Sir Melchor chuckled. “Too true, Your Majesty. He ran out of here a year ago with his tail between his legs, whimpering about spooks. He lives in the north of Knox now, but he still orders Dworfurd around, even from a distance. You can bet on that. Bragwayne is a man with plans and Dworfurd is his pawn.”
Kaye, Beau, and I grinned at each other. We knew that Bragwayne’s spook had been an old woman named Agnes living inside the castle walls. The grin slid off my face when I remembered that Agnes claimed that Bragwayne and Dworfurd had caused the old king’s death. I shivered. These were dangerous men.
“What is your plan, Your Majesty?” another knight asked.
“I want you knights to search all roads leading south to Vinland in order to find Alchir and protect him, and if possible, recapture Dworfurd,” she said.
Kaye turned to me. “I hope the queen will let us go search for Alchir,” he said.

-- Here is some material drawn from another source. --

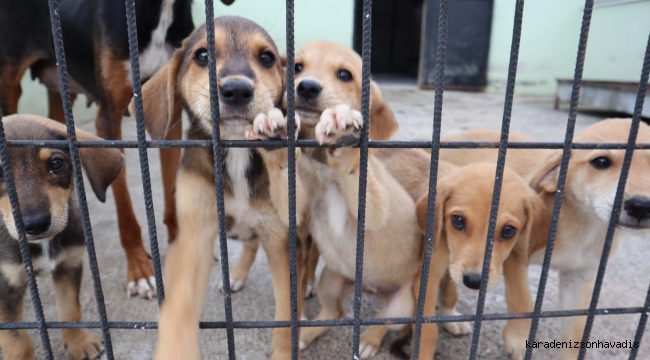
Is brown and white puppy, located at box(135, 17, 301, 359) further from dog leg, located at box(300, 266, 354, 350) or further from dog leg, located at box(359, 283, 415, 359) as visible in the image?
dog leg, located at box(359, 283, 415, 359)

In the dusky hall, his gingery hair looked as brown as mouse fur, but his green eyes shone bright with excitement.
“She’ll probably keep us here where it’s safe,” I said.

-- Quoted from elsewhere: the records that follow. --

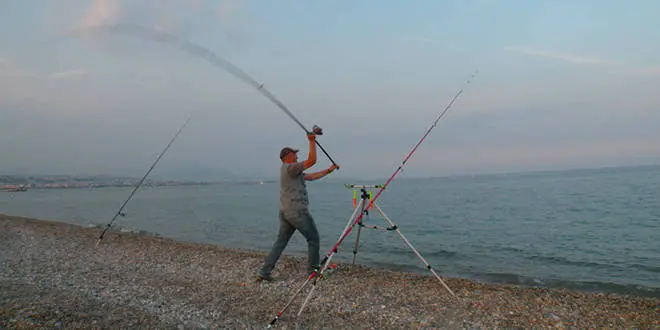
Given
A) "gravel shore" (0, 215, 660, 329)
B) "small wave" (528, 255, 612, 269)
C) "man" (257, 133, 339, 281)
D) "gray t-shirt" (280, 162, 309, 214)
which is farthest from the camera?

Kaye sighed. “I hope my father didn’t ask the queen to do that.” Sir Henry Balfour, the finest knight of Knox, had left that morning to return to the neighboring country of Eldridge, where he worked as a special advisor to the king. Kaye continued, saying, “I really want to find Alchir and help keep him safe. He’s a good man who deserves our help. And, if I do some good deeds outside the castle, the people of Knox can get to know me better. Then I’ll be a real person to them, not just some ridiculous child knight. Maybe they’ll even give me a knight’s name!”
“What’s a knight’s name?” I asked.
“It’s a name people give to knights that describes each one’s most famous quality. My father is called Sir Henry the Just because he’s known for being so fair. And Melchor is known as Sir Melchor the Strong. Sir Griswald is Sir Griswald the Patient. Even Dworfurd was called Dworfurd of the Hammer because of the crest on his shield.”

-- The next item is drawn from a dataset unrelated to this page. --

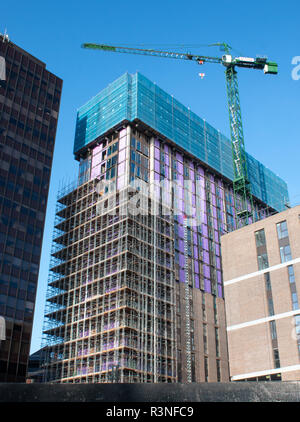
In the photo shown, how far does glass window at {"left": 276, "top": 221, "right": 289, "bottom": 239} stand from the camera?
59375mm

“Ooh, how about Sir Kaye the Magnificent?” I said.
“Or Sir Kaye the Smelly,” Beau said.
Kaye ignored Beau and shook his head at me. “No, that’s too grand. I was thinking of something like Sir Kaye the Bold.”
“That’s a good name,” I said. “How do you get people to call you that?”
“I don’t. They have to choose my knight’s name all by themselves. It will be interesting to see what they pick.”
“But they could call you anything! How would you like it if they started calling you Sir Kaye the Short? You’re shorter than all the other knights, and even if you grow up tall, the name might stick. You might become the tallest knight in Knox and they’ll always call you Sir Kaye the Short.”
He smiled. “I’ll have to hope that my bold deeds impress people more than my height.”
“Well, I hope they pick a good name for you,” I said.
“They will,” he said. “I’m sure of it. We just have to convince the queen to let us go search for Alchir.”
The queen’s low, clear voice drifted over the knights’ heads as she explained her plan. Suddenly a door slammed, like a furious wind had crashed it shut, and a girl’s shrill voice cried out “Vianne!”
The knot of knights around the queen broke, the way a rushing river hurls itself against a boulder and splits apart on either side of it.
The girl’s clear amber skin and alert face reminded me of Alchir, but underneath limp brown hair and heavy eyebrows her dark eyes snapped with anger. She wore a mud-stained dress and her filthy bare feet bled onto the rushes below.
She yelled again, “Vianne! Why didn’t you take care of my father? How could you bring him to this cold, awful country, and then not keep him safe? What kind of useless queen are you? You can’t take care of one person, let alone a whole kingdom! For that matter, you can’t even shut the gates of your castle. I walked right inside. No one stopped me.”
My mouth dropped open and Kaye looked shocked. How dare this dirty, ragged girl speak to the queen like this?